Richard, do you have any further comments or is the revised patch
good to commit?

Martin

On 6/25/19 2:30 PM, Martin Sebor wrote:
> On 6/25/19 3:53 AM, Jonathan Wakely wrote:
>> On 24/06/19 19:42 +0200, Richard Biener wrote:
>>> On Mon, Jun 24, 2019 at 4:35 PM Martin Sebor <msebor@gmail.com> wrote:
>>>>
>>>> On 6/24/19 6:11 AM, Richard Biener wrote:
>>>> > On Fri, Jun 21, 2019 at 7:17 PM Martin Sebor <msebor@gmail.com> 
>>>> wrote:
>>>> >>
>>>> >> On 6/21/19 6:06 AM, Richard Biener wrote:
>>>> >>> On Wed, Jun 19, 2019 at 5:15 AM Martin Sebor <msebor@gmail.com> 
>>>> wrote:
>>>> >>>>
>>>> >>>> Bug 90923 shows that even though GCC hash-table based containers
>>>> >>>> like hash_map can be instantiated on types with user-defined ctors
>>>> >>>> and dtors they invoke the dtors of such types without invoking
>>>> >>>> the corresponding ctors.
>>>> >>>>
>>>> >>>> It was thanks to this bug that I spent a day debugging 
>>>> "interesting"
>>>> >>>> miscompilations during GCC bootstrap (in fairness, it was that and
>>>> >>>> bug 90904 about auto_vec copy assignment/construction also being
>>>> >>>> hosed even for POD types).
>>>> >>>>
>>>> >>>> The attached patch corrects the hash_map and hash_set templates
>>>> >>>> to invoke the ctors of the elements they insert and makes them
>>>> >>>> (hopefully) safe to use with non-trivial user-defined types.
>>>> >>>
>>>> >>> Hum.  I am worried about the difference of assignment vs. 
>>>> construction
>>>> >>> in ::put()
>>>> >>>
>>>> >>> +      bool ins = hash_entry::is_empty (*e);
>>>> >>> +      if (ins)
>>>> >>> +       {
>>>> >>> +         e->m_key = k;
>>>> >>> +         new ((void *) &e->m_value) Value (v);
>>>> >>> +       }
>>>> >>> +      else
>>>> >>> +       e->m_value = v;
>>>> >>>
>>>> >>> why not invoke the dtor on the old value and then the ctor again?
>>>> >>
>>>> >> It wouldn't work for self-assignment:
>>>> >>
>>>> >>     Value &y = m.get_or_insert (key);
>>>> >>     m.put (key, y);
>>>> >>
>>>> >> The usual rule of thumb for writes into containers is to use
>>>> >> construction when creating a new element and assignment when
>>>> >> replacing the value of an existing element.
>>>> >>
>>>> >> Which reminds me that the hash containers, despite being copy-
>>>> >> constructible (at least for POD types, they aren't for user-
>>>> >> defined types), also aren't safe for assignment even for PODs.
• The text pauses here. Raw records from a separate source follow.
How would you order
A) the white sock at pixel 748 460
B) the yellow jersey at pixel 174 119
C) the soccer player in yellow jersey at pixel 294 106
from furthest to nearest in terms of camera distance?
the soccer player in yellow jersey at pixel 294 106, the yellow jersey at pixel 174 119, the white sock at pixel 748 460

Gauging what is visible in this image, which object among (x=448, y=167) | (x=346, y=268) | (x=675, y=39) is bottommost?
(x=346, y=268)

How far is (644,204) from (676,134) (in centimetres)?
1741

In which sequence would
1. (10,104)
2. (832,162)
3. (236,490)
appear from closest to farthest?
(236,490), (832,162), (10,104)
>>>> >> I opened bug 90959 for this.  Until the assignment is fixed
>>>> >> I made it inaccessibe in the patch (I have fixed the copy
>>>> >> ctor to DTRT for non-PODs).
>>>> >>
>>>> >>> How is an empty hash_entry constructed?
>>>> >>
>>>> >> In hash_table::find_slot_with_hash simply by finding an empty
>>>> >> slot and returning a pointer to it.  The memory for the slot
>>>> >> is marked "empty" by calling the Traits::mark_empty() function.
>>>> >>
>>>> >> The full type of hash_map<void*, Value> is actually
>>>> >>
>>>> >>     hash_map<void*,
>>>> >>              Value,
>>>> >>              simple_hashmap_traits<default_hash_traits<void*>,
>>>> >>                                    Value>
>>>> >>
>>>> >> and simple_hashmap_traits delegates it to default_hash_traits
>>>> >> whose mark_empty() just clears the void*, leaving the Value
>>>> >> part uninitialized.  That makes sense because we don't want
>>>> >> to call ctors for empty entries.  I think the questions one
>>>> >> might ask if one were to extend the design are: a) what class
>>>> >> should invoke the ctor/assignment and b) should it do it
>>>> >> directly or via the traits?
>>>> >>
>>>> >>> ::remove() doesn't
>>>> >>> seem to invoke the dtor either, instead it relies on the
>>>> >>> traits::remove function?
>>>> >>
>>>> >> Yes.  There is no Traits::construct or assign or copy.  We
>>>> >> could add them but I'm not sure I see to what end (there could
>>>> >> be use cases, I just don't know enough about these classes to
>>>> >> think of any).
>>>> >>
>>>> >> Attached is an updated patch with the additional minor fixes
>>>> >> mentioned above.
>>>> >>
>>>> >> Martin
>>>> >>
>>>> >> PS I think we would get much better results by adopting
>>>> >> the properly designed and tested standard library containers
>>>> >> than by spending time trying to improve the design of these
>>>> >> legacy classes.  For simple uses that don't need to integrate
>>>> >> with the GC machinery the standard containers should be fine
>>>> >> (plus, it'd provide us with greater motivation to improve
>>>> >> them and the code GCC emits for their uses).  Unfortunately,
>>>> >> to be able to use the hash-based containers we would need to
>>>> >> upgrade to C++ 11.  Isn't it time yet?
>>>> >
>>>> > I don't think so.  I'm also not sure if C++11 on its own is desirable
>>>> > or if it should be C++14 or later at that point.  SLES 12 has GCC 4.8
>>>> > as host compiler (but also GCC 7+ optionally), SLES 15 has GCC 7.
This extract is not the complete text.